Although a few participants posited that oral health care should be addressed even before pregnancy, the majority agreed that oral health “should also be included as part of prenatal checks” (Anna, third pregnancy), different perspectives were offered on how to proceed, including recommendations relevant to pregnant women, prenatal providers, and dental providers.
In terms of relevant recommendations for the pregnant women, participants identified oral health education and funding to enable integration. Oral health education was considered vital, with one participant stating they “don't think there's like a lot of information about it out there. Not the way we talk about other things that have to do with prenatal care” (Heidi, first pregnancy). Participants supported including oral health information on pregnancy apps and other online resources, and on leaflets that could be included in the prenatal package. In addressing funding issues, many participants supported the provision of free or subsidized dental care for women during pregnancy. The most common suggestion was for preventive oral health initiatives to fall under the Medical Services Plan (MSP): “it would be pretty cool if it could be part of MSP, so we did not need to worry about the cost” (Wendy, second pregnancy). One participant also suggested the use of vouchers for those who cannot afford dental care “so that the women who need it can choose whichever dentist is closer to them” (Daisy, fourth pregnancy).

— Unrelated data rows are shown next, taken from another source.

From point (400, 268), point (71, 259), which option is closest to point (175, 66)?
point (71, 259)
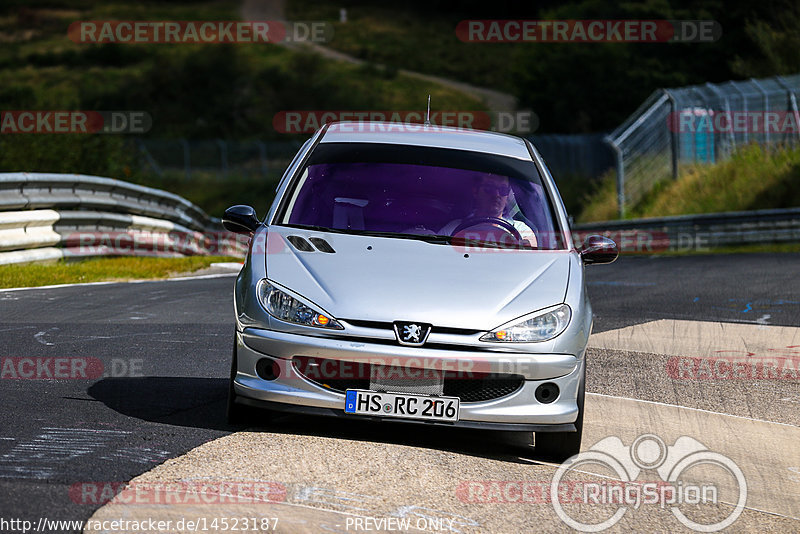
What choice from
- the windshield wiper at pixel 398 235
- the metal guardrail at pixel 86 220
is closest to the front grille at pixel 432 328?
the windshield wiper at pixel 398 235

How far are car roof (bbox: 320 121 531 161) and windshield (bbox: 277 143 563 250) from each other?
0.07m

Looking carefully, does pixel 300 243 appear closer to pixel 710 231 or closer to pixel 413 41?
pixel 710 231

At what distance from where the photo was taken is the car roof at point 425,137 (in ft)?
24.7

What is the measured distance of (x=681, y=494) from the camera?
18.9 ft

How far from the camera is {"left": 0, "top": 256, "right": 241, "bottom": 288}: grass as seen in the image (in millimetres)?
13508

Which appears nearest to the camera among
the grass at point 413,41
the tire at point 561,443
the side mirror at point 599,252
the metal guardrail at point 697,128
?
the tire at point 561,443

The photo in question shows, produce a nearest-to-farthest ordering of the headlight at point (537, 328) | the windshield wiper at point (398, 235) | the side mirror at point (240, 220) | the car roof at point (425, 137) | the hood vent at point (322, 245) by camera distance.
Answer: the headlight at point (537, 328)
the hood vent at point (322, 245)
the windshield wiper at point (398, 235)
the side mirror at point (240, 220)
the car roof at point (425, 137)

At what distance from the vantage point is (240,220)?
6836mm

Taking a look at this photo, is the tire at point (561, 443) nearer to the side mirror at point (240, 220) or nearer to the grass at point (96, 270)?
the side mirror at point (240, 220)

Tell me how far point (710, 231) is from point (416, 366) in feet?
68.0

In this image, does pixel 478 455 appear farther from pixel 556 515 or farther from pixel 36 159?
pixel 36 159

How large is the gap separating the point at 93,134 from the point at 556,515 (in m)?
20.1

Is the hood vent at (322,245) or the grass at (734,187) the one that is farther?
the grass at (734,187)

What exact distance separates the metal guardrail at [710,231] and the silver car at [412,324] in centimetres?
1843
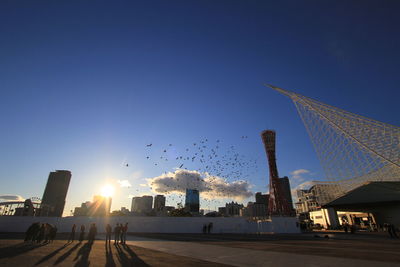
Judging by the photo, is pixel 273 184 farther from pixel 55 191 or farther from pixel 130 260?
pixel 55 191

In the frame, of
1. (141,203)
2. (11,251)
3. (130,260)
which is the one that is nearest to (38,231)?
(11,251)

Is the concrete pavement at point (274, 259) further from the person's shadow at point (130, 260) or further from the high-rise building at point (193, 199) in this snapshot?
the high-rise building at point (193, 199)

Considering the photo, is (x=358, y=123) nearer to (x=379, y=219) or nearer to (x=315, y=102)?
(x=315, y=102)

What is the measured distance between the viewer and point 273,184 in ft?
233

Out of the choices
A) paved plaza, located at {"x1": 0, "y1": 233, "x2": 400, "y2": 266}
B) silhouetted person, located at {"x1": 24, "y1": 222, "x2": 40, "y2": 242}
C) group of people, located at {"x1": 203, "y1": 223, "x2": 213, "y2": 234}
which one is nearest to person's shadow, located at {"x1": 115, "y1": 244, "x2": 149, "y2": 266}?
paved plaza, located at {"x1": 0, "y1": 233, "x2": 400, "y2": 266}

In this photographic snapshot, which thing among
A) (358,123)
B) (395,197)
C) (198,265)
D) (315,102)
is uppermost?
(315,102)

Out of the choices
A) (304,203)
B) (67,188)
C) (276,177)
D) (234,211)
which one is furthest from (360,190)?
(67,188)

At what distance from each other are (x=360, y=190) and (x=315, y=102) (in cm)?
3001

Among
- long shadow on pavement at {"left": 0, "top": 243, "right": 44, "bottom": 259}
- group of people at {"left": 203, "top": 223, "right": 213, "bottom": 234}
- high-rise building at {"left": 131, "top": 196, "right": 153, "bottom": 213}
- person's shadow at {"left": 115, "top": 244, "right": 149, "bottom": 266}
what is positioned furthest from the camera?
high-rise building at {"left": 131, "top": 196, "right": 153, "bottom": 213}

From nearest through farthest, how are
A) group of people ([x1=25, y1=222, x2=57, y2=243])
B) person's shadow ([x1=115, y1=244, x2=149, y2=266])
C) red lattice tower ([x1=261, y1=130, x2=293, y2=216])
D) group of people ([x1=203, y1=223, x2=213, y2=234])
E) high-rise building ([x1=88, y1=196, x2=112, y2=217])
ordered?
person's shadow ([x1=115, y1=244, x2=149, y2=266]), group of people ([x1=25, y1=222, x2=57, y2=243]), group of people ([x1=203, y1=223, x2=213, y2=234]), red lattice tower ([x1=261, y1=130, x2=293, y2=216]), high-rise building ([x1=88, y1=196, x2=112, y2=217])

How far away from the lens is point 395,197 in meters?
42.4

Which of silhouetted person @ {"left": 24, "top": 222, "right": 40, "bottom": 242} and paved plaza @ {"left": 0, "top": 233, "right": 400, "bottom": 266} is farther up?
silhouetted person @ {"left": 24, "top": 222, "right": 40, "bottom": 242}

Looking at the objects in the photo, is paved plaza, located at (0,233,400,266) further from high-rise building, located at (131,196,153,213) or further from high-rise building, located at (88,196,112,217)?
high-rise building, located at (131,196,153,213)

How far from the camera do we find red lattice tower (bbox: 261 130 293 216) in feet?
230
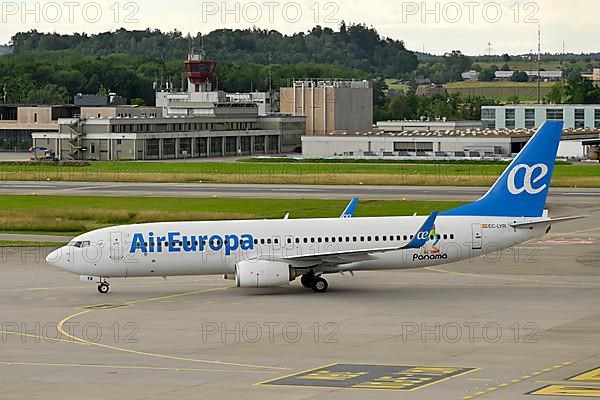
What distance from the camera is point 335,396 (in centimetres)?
3484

For the strategies relevant to prenatal providers, participants highlighted the role of interprofessional education. Indeed, the prenatal providers were identified as critical in the integration process because “those are the people that you're going to have the closest relationship with…” (Francesca, second, pregnancy), suggesting that “having your prenatal provider encouraging people to go to the dentist would be really beneficial” (Xena, first pregnancy) when a team approach is not present. Participants further recommended that prenatal providers should offer resources on oral health to all pregnant women. They proposed the use of oral health screening questions during the initial registration process, stating that “the prenatal care provider should probe if somebody would need to go to the dentist or not” (Francesca, first pregnancy). Although interprofessional education was suggested, there were mixed reactions to prenatal providers conducting oral examinations. Approximately half of the participants thought it would be acceptable, while the others preferred that trained dental providers conduct oral examinations: “because they're not oral health professionals. I don't think that's their task” (Zuriel, third pregnancy). One participant also specified that oral examinations by non-dental providers may be undesirable to women with previous negative experiences such as a history of trauma.

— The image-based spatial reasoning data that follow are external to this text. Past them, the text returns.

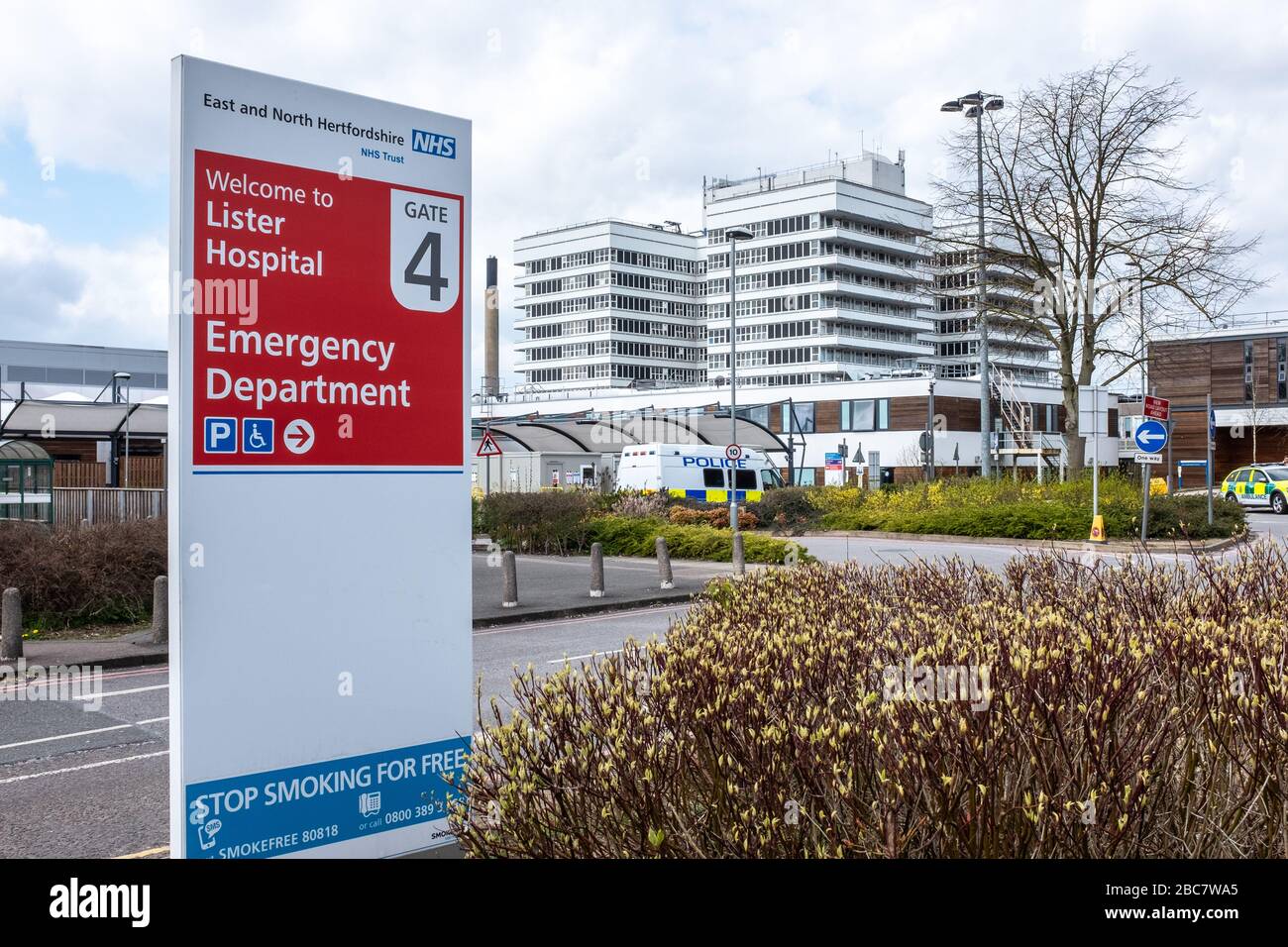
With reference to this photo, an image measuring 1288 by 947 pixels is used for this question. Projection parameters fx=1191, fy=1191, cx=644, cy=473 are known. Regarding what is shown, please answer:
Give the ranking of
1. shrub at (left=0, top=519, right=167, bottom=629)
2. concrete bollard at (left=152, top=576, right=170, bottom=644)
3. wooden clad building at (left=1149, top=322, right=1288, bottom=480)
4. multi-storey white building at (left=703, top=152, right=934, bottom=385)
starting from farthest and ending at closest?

For strategies relevant to dental providers, whether or not they are within the prenatal health care team, many participants suggested a dental provider should be visited during pregnancy with some stating that “I just feel there should be one compulsory visit to a dentist” (Anna, third pregnancy) in order to “check teeth, gums, to see if there are small issues that could be resolved” (Zuriel, third pregnancy). The participants proposed that dental providers should perform basic dental care, including dental checks, and cleaning for all pregnant women, while other non-urgent procedures should be delayed until after pregnancy. Many participants also suggested that dental providers should be advocates for the delivery of care to pregnant women.